Panamanian footballer (born 1998)

Leroy Janpol Morales Napa (born 22 June 1998) is a Panamanian professional footballer who plays as winger for Liga de Primera club Cobresal and the Panama national team.

==Career==
Morales is a youth product of the Ecuadorian clubs Orense, Macará and CD Bolívar. He began his senior career with Fuerza Amarilla in 2017 in the Ecuadorian Serie A. He joined Audaz Octubrino on loan for the 2018 season, where he helped them win the Segunda Categoría de El Oro. The following season, he joined Olmedo on loan where he was assigned to their U20s.
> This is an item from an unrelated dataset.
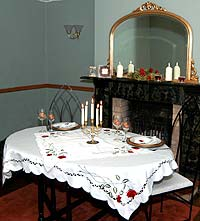 Table setting with Double Love Knot glassware and Ruby Rose table linen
In January 2020 he moved to Cumbayá and in his debut season helped them win the 2021 Ecuadorian Serie B and earned promotion.

On 13 June 2022, he transferred to Macará in the Ecuadorian Serie A. They were relegated that season, but won the Ecuadorian Serie B league in 2023 returning them once more to the Ecuadorian first division.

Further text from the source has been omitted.